Your assignment
The records that follow need to be output exactly as they are.

Collected data entries
****************
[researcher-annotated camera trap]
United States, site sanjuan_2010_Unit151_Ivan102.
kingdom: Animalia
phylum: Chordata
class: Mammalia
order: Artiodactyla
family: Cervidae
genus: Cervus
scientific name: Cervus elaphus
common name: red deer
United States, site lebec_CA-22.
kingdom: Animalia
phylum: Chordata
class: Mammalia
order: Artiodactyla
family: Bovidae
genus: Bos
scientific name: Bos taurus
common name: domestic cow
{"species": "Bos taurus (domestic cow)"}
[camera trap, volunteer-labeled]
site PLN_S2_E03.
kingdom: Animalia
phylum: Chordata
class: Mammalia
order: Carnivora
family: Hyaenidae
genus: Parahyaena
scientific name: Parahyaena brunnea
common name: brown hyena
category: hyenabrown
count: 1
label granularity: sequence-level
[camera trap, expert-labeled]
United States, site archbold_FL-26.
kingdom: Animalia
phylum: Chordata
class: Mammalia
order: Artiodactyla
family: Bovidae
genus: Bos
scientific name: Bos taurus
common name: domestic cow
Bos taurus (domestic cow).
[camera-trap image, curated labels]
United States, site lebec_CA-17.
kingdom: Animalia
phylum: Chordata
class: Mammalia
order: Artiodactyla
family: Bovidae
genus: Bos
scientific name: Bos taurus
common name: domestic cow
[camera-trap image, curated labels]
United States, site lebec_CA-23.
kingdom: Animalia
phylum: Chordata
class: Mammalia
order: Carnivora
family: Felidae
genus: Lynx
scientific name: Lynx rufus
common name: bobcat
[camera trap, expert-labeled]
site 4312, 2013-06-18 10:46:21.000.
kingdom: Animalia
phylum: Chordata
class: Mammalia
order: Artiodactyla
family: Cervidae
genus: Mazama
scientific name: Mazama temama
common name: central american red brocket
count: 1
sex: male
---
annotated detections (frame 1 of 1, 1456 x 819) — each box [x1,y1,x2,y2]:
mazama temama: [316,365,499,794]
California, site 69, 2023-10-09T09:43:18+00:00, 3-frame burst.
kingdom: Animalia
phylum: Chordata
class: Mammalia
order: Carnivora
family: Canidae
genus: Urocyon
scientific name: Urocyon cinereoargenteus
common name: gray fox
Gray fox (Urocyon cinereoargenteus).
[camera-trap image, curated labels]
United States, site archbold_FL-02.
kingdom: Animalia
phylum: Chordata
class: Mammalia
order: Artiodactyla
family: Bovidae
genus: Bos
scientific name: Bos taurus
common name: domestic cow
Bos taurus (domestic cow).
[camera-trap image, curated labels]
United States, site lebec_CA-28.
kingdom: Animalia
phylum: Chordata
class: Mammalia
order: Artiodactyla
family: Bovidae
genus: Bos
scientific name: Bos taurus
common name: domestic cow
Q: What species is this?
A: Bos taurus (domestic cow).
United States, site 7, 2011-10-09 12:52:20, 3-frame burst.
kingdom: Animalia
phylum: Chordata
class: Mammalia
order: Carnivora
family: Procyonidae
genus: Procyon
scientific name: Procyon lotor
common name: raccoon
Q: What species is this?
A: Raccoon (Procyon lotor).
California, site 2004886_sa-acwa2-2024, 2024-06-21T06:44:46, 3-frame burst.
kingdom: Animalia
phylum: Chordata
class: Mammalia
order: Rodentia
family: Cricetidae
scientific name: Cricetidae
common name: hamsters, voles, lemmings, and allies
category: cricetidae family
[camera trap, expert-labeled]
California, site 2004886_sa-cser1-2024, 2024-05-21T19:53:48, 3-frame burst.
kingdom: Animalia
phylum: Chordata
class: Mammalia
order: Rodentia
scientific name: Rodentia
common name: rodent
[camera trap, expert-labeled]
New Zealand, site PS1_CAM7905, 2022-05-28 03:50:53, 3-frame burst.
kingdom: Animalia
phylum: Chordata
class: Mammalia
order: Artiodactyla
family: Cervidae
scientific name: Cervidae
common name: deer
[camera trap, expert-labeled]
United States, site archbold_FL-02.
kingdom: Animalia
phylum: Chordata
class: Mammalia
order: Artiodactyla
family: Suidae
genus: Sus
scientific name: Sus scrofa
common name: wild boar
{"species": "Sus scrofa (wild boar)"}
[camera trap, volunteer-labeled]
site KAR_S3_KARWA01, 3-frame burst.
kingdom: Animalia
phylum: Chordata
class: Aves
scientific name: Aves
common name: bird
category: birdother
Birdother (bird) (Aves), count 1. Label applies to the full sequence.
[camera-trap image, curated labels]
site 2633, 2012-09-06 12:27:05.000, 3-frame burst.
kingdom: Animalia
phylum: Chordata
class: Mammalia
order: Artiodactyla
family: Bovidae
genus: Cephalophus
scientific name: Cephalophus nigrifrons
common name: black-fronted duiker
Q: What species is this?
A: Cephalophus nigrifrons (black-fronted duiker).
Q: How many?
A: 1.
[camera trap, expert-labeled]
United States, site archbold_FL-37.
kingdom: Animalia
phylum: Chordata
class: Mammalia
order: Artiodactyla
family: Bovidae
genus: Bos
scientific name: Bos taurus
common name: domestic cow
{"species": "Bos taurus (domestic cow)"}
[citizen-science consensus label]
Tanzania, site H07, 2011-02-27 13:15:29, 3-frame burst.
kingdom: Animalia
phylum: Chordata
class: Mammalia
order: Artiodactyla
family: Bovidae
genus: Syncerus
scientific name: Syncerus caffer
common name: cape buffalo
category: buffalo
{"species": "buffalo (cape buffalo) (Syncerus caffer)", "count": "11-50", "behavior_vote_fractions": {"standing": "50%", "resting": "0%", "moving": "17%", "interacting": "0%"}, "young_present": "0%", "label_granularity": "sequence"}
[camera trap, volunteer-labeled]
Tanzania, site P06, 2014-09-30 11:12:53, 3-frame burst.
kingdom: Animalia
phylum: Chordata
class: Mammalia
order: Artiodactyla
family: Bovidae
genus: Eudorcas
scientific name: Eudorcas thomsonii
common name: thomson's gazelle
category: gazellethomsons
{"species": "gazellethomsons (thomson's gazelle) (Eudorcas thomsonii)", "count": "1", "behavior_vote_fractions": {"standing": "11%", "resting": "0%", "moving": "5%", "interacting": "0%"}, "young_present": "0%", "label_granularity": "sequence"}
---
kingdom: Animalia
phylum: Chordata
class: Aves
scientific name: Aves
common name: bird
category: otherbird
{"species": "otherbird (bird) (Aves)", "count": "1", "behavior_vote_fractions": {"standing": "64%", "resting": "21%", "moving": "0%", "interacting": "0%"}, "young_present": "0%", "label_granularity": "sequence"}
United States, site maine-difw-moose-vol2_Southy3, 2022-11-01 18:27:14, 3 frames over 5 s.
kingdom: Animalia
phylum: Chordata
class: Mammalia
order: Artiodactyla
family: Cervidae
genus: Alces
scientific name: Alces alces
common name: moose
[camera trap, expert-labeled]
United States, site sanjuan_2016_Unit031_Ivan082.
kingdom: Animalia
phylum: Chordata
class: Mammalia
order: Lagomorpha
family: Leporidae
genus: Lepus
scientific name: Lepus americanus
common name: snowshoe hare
****************
Answer to the exercise
[researcher-annotated camera trap]
United States, site sanjuan_2010_Unit151_Ivan102.
kingdom: Animalia
phylum: Chordata
class: Mammalia
order: Artiodactyla
family: Cervidae
genus: Cervus
scientific name: Cervus elaphus
common name: red deer
United States, site lebec_CA-22.
kingdom: Animalia
phylum: Chordata
class: Mammalia
order: Artiodactyla
family: Bovidae
genus: Bos
scientific name: Bos taurus
common name: domestic cow
{"species": "Bos taurus (domestic cow)"}
[camera trap, volunteer-labeled]
site PLN_S2_E03.
kingdom: Animalia
phylum: Chordata
class: Mammalia
order: Carnivora
family: Hyaenidae
genus: Parahyaena
scientific name: Parahyaena brunnea
common name: brown hyena
category: hyenabrown
count: 1
label granularity: sequence-level
[camera trap, expert-labeled]
United States, site archbold_FL-26.
kingdom: Animalia
phylum: Chordata
class: Mammalia
order: Artiodactyla
family: Bovidae
genus: Bos
scientific name: Bos taurus
common name: domestic cow
Bos taurus (domestic cow).
[camera-trap image, curated labels]
United States, site lebec_CA-17.
kingdom: Animalia
phylum: Chordata
class: Mammalia
order: Artiodactyla
family: Bovidae
genus: Bos
scientific name: Bos taurus
common name: domestic cow
[camera-trap image, curated labels]
United States, site lebec_CA-23.
kingdom: Animalia
phylum: Chordata
class: Mammalia
order: Carnivora
family: Felidae
genus: Lynx
scientific name: Lynx rufus
common name: bobcat
[camera trap, expert-labeled]
site 4312, 2013-06-18 10:46:21.000.
kingdom: Animalia
phylum: Chordata
class: Mammalia
order: Artiodactyla
family: Cervidae
genus: Mazama
scientific name: Mazama temama
common name: central american red brocket
count: 1
sex: male
---
annotated detections (frame 1 of 1, 1456 x 819) — each box [x1,y1,x2,y2]:
mazama temama: [316,365,499,794]
California, site 69, 2023-10-09T09:43:18+00:00, 3-frame burst.
kingdom: Animalia
phylum: Chordata
class: Mammalia
order: Carnivora
family: Canidae
genus: Urocyon
scientific name: Urocyon cinereoargenteus
common name: gray fox
Gray fox (Urocyon cinereoargenteus).
[camera-trap image, curated labels]
United States, site archbold_FL-02.
kingdom: Animalia
phylum: Chordata
class: Mammalia
order: Artiodactyla
family: Bovidae
genus: Bos
scientific name: Bos taurus
common name: domestic cow
Bos taurus (domestic cow).
[camera-trap image, curated labels]
United States, site lebec_CA-28.
kingdom: Animalia
phylum: Chordata
class: Mammalia
order: Artiodactyla
family: Bovidae
genus: Bos
scientific name: Bos taurus
common name: domestic cow
Q: What species is this?
A: Bos taurus (domestic cow).
United States, site 7, 2011-10-09 12:52:20, 3-frame burst.
kingdom: Animalia
phylum: Chordata
class: Mammalia
order: Carnivora
family: Procyonidae
genus: Procyon
scientific name: Procyon lotor
common name: raccoon
Q: What species is this?
A: Raccoon (Procyon lotor).
California, site 2004886_sa-acwa2-2024, 2024-06-21T06:44:46, 3-frame burst.
kingdom: Animalia
phylum: Chordata
class: Mammalia
order: Rodentia
family: Cricetidae
scientific name: Cricetidae
common name: hamsters, voles, lemmings, and allies
category: cricetidae family
[camera trap, expert-labeled]
California, site 2004886_sa-cser1-2024, 2024-05-21T19:53:48, 3-frame burst.
kingdom: Animalia
phylum: Chordata
class: Mammalia
order: Rodentia
scientific name: Rodentia
common name: rodent
[camera trap, expert-labeled]
New Zealand, site PS1_CAM7905, 2022-05-28 03:50:53, 3-frame burst.
kingdom: Animalia
phylum: Chordata
class: Mammalia
order: Artiodactyla
family: Cervidae
scientific name: Cervidae
common name: deer
[camera trap, expert-labeled]
United States, site archbold_FL-02.
kingdom: Animalia
phylum: Chordata
class: Mammalia
order: Artiodactyla
family: Suidae
genus: Sus
scientific name: Sus scrofa
common name: wild boar
{"species": "Sus scrofa (wild boar)"}
[camera trap, volunteer-labeled]
site KAR_S3_KARWA01, 3-frame burst.
kingdom: Animalia
phylum: Chordata
class: Aves
scientific name: Aves
common name: bird
category: birdother
Birdother (bird) (Aves), count 1. Label applies to the full sequence.
[camera-trap image, curated labels]
site 2633, 2012-09-06 12:27:05.000, 3-frame burst.
kingdom: Animalia
phylum: Chordata
class: Mammalia
order: Artiodactyla
family: Bovidae
genus: Cephalophus
scientific name: Cephalophus nigrifrons
common name: black-fronted duiker
Q: What species is this?
A: Cephalophus nigrifrons (black-fronted duiker).
Q: How many?
A: 1.
[camera trap, expert-labeled]
United States, site archbold_FL-37.
kingdom: Animalia
phylum: Chordata
class: Mammalia
order: Artiodactyla
family: Bovidae
genus: Bos
scientific name: Bos taurus
common name: domestic cow
{"species": "Bos taurus (domestic cow)"}
[citizen-science consensus label]
Tanzania, site H07, 2011-02-27 13:15:29, 3-frame burst.
kingdom: Animalia
phylum: Chordata
class: Mammalia
order: Artiodactyla
family: Bovidae
genus: Syncerus
scientific name: Syncerus caffer
common name: cape buffalo
category: buffalo
{"species": "buffalo (cape buffalo) (Syncerus caffer)", "count": "11-50", "behavior_vote_fractions": {"standing": "50%", "resting": "0%", "moving": "17%", "interacting": "0%"}, "young_present": "0%", "label_granularity": "sequence"}
[camera trap, volunteer-labeled]
Tanzania, site P06, 2014-09-30 11:12:53, 3-frame burst.
kingdom: Animalia
phylum: Chordata
class: Mammalia
order: Artiodactyla
family: Bovidae
genus: Eudorcas
scientific name: Eudorcas thomsonii
common name: thomson's gazelle
category: gazellethomsons
{"species": "gazellethomsons (thomson's gazelle) (Eudorcas thomsonii)", "count": "1", "behavior_vote_fractions": {"standing": "11%", "resting": "0%", "moving": "5%", "interacting": "0%"}, "young_present": "0%", "label_granularity": "sequence"}
---
kingdom: Animalia
phylum: Chordata
class: Aves
scientific name: Aves
common name: bird
category: otherbird
{"species": "otherbird (bird) (Aves)", "count": "1", "behavior_vote_fractions": {"standing": "64%", "resting": "21%", "moving": "0%", "interacting": "0%"}, "young_present": "0%", "label_granularity": "sequence"}
United States, site maine-difw-moose-vol2_Southy3, 2022-11-01 18:27:14, 3 frames over 5 s.
kingdom: Animalia
phylum: Chordata
class: Mammalia
order: Artiodactyla
family: Cervidae
genus: Alces
scientific name: Alces alces
common name: moose
[camera trap, expert-labeled]
United States, site sanjuan_2016_Unit031_Ivan082.
kingdom: Animalia
phylum: Chordata
class: Mammalia
order: Lagomorpha
family: Leporidae
genus: Lepus
scientific name: Lepus americanus
common name: snowshoe hare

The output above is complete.